Akbar’s family said doctors at Pamela Youde Nethersole Eastern Hospital had not properly briefed them on treatment options, instead only telling him surgery – which was a viable option but had to be performed early – was risky. As a result, he rejected an operation twice and only relied on antibiotics and an external brace.

It was only in July this year that he was told by a private orthopaedist that it was too late to receive surgery.

Akbar is not the only patient from ethnic minority groups facing such problems with the city’s health care services. Experts said language barriers and lower access to information contribute to their vulnerability.

Hong Kong must not neglect ethnic minorities’ health care needs

According to the 2016 population by-census, ethnic minorities account for 3.6 per cent of the city’s population, with their numbers totalling more then 260,000. Among them, about 85,000 are people of South Asian origin.

Akbar said: “The doctor told me it would be a major operation and it would be very dangerous, and asked me not to do it.” He added that the consequences of not conducting the surgery were also not laid out in detail to him.

My brother did not understand [the surgery] very well. He received an education until Primary Six only
Shabanan Akbar, sister

His sister, Shabana, said: “My brother did not understand [the surgery] very well. He received an education until Primary Six only ... He always stayed at home and knew very little about the outside world.

“Isn’t it the responsibility of doctors to explain [treatment options] to the patient’s family too?”

While the hospital said a doctor had contacted an immediate family member over the phone, Shabana said no one received the call.

A hospital spokeswoman said discussion on treatment options was usually between doctors and a patient, if the person was a “conscious and mentally competent adult”.

Tim Pang Hung-cheong, a patients’ rights advocate who has been assisting Akbar and his family, said members of ethnic minority groups in Hong Kong usually did not know how to seek help when facing problems with health care services, as they had less access to information on local media in general.

Pang added that it would be more prudent for the hospital to involve family members who could communicate well when making decisions related to major operations.

Hong Kong charity reaches out to ethnic minorities who face barriers to health care

Health sector lawmaker Joseph Lee Kok-long said ethnic minority patients often faced obstacles in communication and experienced cultural differences, making them more susceptible to chronic illnesses such as diabetes and cardiovascular diseases than the local Chinese population.

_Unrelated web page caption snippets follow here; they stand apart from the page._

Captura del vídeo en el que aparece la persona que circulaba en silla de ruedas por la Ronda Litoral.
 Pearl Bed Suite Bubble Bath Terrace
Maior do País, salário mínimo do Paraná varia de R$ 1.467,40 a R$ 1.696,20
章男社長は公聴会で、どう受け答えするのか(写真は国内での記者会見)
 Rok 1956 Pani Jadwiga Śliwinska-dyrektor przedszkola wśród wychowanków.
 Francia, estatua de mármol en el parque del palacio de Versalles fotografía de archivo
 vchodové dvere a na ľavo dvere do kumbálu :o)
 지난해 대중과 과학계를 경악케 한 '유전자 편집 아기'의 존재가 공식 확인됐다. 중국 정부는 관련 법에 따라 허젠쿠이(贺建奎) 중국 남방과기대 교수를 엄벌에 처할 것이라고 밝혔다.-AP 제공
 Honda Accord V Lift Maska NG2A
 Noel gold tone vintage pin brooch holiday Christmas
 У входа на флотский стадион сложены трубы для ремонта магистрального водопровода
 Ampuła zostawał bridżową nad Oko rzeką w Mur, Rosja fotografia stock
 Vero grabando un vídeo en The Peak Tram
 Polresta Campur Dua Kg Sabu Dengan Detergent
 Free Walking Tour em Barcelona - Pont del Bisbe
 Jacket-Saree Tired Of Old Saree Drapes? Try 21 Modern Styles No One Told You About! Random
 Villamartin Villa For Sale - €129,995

He called for public health care providers to be trained in handling patients from different ethnic groups.

As for Akbar, he only saw a physiotherapist once – in September this year – since being discharged in late November last year.

His family questioned the lack of physiotherapy services during his two-month stay at the hospital, and also the lack of home occupational therapy services after he was discharged. They said in the absence of any proper follow-up therapy, they came up with the method to use cloth strips to tie down his legs at home.

The hospital said it had provided physiotherapy for Akbar during his stay. But an occupational therapist to assess how his home should be modified for better care would only visit next month, more than a year after he was discharged.

The spokeswoman said staff would continue to treat and assist Akbar’s rehabilitation. Apart from relieving his pain and spasms with medication, the hospital would also arrange mobilisation exercises to manage his lower limbs contracture.